» **WORK TO COMPLETE**: Each of the following records is to be printed verbatim.

START DATA

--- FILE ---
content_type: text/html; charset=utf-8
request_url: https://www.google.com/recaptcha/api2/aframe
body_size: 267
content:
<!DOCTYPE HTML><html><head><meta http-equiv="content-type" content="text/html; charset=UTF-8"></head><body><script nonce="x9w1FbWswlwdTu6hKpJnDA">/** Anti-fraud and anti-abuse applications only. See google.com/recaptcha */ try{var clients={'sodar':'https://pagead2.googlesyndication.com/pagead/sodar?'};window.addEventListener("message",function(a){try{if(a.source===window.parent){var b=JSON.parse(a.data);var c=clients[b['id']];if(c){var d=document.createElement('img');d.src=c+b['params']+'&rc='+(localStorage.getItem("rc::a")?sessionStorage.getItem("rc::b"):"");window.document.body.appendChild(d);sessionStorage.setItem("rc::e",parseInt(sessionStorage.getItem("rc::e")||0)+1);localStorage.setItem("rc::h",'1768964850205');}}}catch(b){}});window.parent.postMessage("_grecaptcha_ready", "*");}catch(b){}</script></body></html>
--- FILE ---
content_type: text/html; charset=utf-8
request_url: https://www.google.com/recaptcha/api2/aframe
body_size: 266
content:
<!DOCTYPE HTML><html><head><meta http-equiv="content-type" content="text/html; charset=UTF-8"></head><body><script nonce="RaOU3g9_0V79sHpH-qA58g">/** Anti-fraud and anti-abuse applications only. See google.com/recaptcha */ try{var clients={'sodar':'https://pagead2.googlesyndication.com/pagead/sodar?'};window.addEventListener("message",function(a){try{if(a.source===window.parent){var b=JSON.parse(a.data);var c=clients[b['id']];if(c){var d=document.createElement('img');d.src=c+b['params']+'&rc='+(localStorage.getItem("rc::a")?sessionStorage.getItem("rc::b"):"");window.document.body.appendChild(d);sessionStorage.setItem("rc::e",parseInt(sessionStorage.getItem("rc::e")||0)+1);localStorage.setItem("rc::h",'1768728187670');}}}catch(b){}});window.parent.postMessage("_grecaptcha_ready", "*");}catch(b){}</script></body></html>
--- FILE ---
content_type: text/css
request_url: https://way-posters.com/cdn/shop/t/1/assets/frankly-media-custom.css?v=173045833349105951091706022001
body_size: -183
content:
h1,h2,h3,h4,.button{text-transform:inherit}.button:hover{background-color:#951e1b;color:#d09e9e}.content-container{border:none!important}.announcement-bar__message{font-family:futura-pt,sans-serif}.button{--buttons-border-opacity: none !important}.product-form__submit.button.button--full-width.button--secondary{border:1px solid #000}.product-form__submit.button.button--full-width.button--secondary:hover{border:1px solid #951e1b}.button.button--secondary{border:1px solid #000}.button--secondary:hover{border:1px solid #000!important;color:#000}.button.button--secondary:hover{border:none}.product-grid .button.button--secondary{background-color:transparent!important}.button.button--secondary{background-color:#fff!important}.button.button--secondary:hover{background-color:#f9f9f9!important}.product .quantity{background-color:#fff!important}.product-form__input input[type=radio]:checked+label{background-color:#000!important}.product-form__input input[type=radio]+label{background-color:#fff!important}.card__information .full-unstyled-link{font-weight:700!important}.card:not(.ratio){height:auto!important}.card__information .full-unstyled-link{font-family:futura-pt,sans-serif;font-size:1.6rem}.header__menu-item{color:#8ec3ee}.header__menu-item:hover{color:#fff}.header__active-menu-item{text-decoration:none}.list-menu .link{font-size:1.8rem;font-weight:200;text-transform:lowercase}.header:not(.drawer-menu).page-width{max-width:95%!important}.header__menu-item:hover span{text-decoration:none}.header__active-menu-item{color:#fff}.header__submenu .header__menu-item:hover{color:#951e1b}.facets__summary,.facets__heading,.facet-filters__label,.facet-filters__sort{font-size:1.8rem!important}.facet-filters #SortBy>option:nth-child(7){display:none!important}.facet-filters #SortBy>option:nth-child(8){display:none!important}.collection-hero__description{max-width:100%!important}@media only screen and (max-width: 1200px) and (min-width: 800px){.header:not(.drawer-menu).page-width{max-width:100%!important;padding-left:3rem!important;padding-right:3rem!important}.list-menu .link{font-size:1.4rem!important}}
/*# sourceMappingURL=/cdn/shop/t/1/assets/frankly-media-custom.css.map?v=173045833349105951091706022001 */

END DATA

» **OUTPUT OF THE TASK**:
--- FILE ---
content_type: text/html; charset=utf-8
request_url: https://www.google.com/recaptcha/api2/aframe
body_size: 267
content:
<!DOCTYPE HTML><html><head><meta http-equiv="content-type" content="text/html; charset=UTF-8"></head><body><script nonce="x9w1FbWswlwdTu6hKpJnDA">/** Anti-fraud and anti-abuse applications only. See google.com/recaptcha */ try{var clients={'sodar':'https://pagead2.googlesyndication.com/pagead/sodar?'};window.addEventListener("message",function(a){try{if(a.source===window.parent){var b=JSON.parse(a.data);var c=clients[b['id']];if(c){var d=document.createElement('img');d.src=c+b['params']+'&rc='+(localStorage.getItem("rc::a")?sessionStorage.getItem("rc::b"):"");window.document.body.appendChild(d);sessionStorage.setItem("rc::e",parseInt(sessionStorage.getItem("rc::e")||0)+1);localStorage.setItem("rc::h",'1768964850205');}}}catch(b){}});window.parent.postMessage("_grecaptcha_ready", "*");}catch(b){}</script></body></html>
--- FILE ---
content_type: text/html; charset=utf-8
request_url: https://www.google.com/recaptcha/api2/aframe
body_size: 266
content:
<!DOCTYPE HTML><html><head><meta http-equiv="content-type" content="text/html; charset=UTF-8"></head><body><script nonce="RaOU3g9_0V79sHpH-qA58g">/** Anti-fraud and anti-abuse applications only. See google.com/recaptcha */ try{var clients={'sodar':'https://pagead2.googlesyndication.com/pagead/sodar?'};window.addEventListener("message",function(a){try{if(a.source===window.parent){var b=JSON.parse(a.data);var c=clients[b['id']];if(c){var d=document.createElement('img');d.src=c+b['params']+'&rc='+(localStorage.getItem("rc::a")?sessionStorage.getItem("rc::b"):"");window.document.body.appendChild(d);sessionStorage.setItem("rc::e",parseInt(sessionStorage.getItem("rc::e")||0)+1);localStorage.setItem("rc::h",'1768728187670');}}}catch(b){}});window.parent.postMessage("_grecaptcha_ready", "*");}catch(b){}</script></body></html>
--- FILE ---
content_type: text/css
request_url: https://way-posters.com/cdn/shop/t/1/assets/frankly-media-custom.css?v=173045833349105951091706022001
body_size: -183
content:
h1,h2,h3,h4,.button{text-transform:inherit}.button:hover{background-color:#951e1b;color:#d09e9e}.content-container{border:none!important}.announcement-bar__message{font-family:futura-pt,sans-serif}.button{--buttons-border-opacity: none !important}.product-form__submit.button.button--full-width.button--secondary{border:1px solid #000}.product-form__submit.button.button--full-width.button--secondary:hover{border:1px solid #951e1b}.button.button--secondary{border:1px solid #000}.button--secondary:hover{border:1px solid #000!important;color:#000}.button.button--secondary:hover{border:none}.product-grid .button.button--secondary{background-color:transparent!important}.button.button--secondary{background-color:#fff!important}.button.button--secondary:hover{background-color:#f9f9f9!important}.product .quantity{background-color:#fff!important}.product-form__input input[type=radio]:checked+label{background-color:#000!important}.product-form__input input[type=radio]+label{background-color:#fff!important}.card__information .full-unstyled-link{font-weight:700!important}.card:not(.ratio){height:auto!important}.card__information .full-unstyled-link{font-family:futura-pt,sans-serif;font-size:1.6rem}.header__menu-item{color:#8ec3ee}.header__menu-item:hover{color:#fff}.header__active-menu-item{text-decoration:none}.list-menu .link{font-size:1.8rem;font-weight:200;text-transform:lowercase}.header:not(.drawer-menu).page-width{max-width:95%!important}.header__menu-item:hover span{text-decoration:none}.header__active-menu-item{color:#fff}.header__submenu .header__menu-item:hover{color:#951e1b}.facets__summary,.facets__heading,.facet-filters__label,.facet-filters__sort{font-size:1.8rem!important}.facet-filters #SortBy>option:nth-child(7){display:none!important}.facet-filters #SortBy>option:nth-child(8){display:none!important}.collection-hero__description{max-width:100%!important}@media only screen and (max-width: 1200px) and (min-width: 800px){.header:not(.drawer-menu).page-width{max-width:100%!important;padding-left:3rem!important;padding-right:3rem!important}.list-menu .link{font-size:1.4rem!important}}
/*# sourceMappingURL=/cdn/shop/t/1/assets/frankly-media-custom.css.map?v=173045833349105951091706022001 */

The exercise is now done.